US-based international clothing and accessories retailer Gap has signed a virtual power purchase agreement (VPPA) with Enel Green Power North America for the Aurora wind project, currently in development in North Dakota.

The latest 12-year agreement marks the largest offsite renewable contract signed by Gap and is expected to help in reaching its goal to reduce absolute Scope 1 and 2 greenhouse gas (GHG) emissions for its owned and operated facilities by 50% by 2020.

Gap president and chief executive officer Art Peck said: “We have a responsibility to reduce our climate impact. For Gap, being a part of the climate solution means making strategic investments in clean energy generation.

“Today we have secured a path to achieving our 2020 goal, but we must do more.

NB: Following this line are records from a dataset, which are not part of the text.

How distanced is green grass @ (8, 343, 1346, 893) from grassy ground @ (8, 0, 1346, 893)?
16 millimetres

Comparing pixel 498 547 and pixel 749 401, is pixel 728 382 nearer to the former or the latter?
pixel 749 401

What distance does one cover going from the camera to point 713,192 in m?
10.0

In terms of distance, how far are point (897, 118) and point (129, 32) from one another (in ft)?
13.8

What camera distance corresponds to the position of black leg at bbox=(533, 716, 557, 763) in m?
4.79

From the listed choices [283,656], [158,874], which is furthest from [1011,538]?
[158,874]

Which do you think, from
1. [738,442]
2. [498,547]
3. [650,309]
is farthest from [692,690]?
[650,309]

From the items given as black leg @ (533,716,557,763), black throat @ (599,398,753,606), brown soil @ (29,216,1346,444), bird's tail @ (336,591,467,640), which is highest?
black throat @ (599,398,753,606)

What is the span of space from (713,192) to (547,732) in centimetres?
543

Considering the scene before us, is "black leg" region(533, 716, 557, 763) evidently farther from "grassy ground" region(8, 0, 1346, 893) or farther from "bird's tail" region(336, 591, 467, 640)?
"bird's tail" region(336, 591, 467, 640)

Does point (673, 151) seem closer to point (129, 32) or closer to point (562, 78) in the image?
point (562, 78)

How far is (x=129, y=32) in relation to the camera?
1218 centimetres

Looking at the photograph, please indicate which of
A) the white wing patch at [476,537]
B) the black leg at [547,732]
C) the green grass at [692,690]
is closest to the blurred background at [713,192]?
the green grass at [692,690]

I’m proud to commit to renewable energy for 100 percent of our stores, headquarters and distribution centers globally by 2030.”

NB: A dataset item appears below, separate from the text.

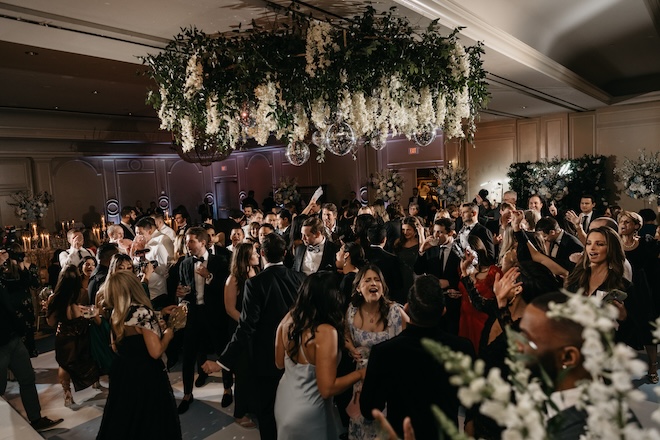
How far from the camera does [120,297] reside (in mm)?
2709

Operating across the world with more than 3,300 stores, the majority of Gap’s stores are leased and located in buildings and malls owned by landlords. This limits its scope of onsite renewable energy assets execution.

Through the PPA with Enel Green Power, the company is expected to meet its renewable energy goal by combining its distributed electricity load in the US and purchase wind energy for the needs of more than 1,500 retail stores in its portfolio.

Gap to buy 90MW portion of total power generated by the wind project

The 90MW wind electricity output to be purchased by the clothing and accessory retailer from the 299MW Aurora project accounts for approximately 374GWh per year, and is expected to reduce GHG emissions equivalent to the carbon reduction of eliminating 60,000 passenger cars from the road annually.

Located in Williams and Mountrail counties in North Dakota, the Aurora wind project is expected to be operational by the end of 2020, generating approximately 1.3 TWh annually, while avoiding the emission of around 880,000 tonnes of CO2 per year.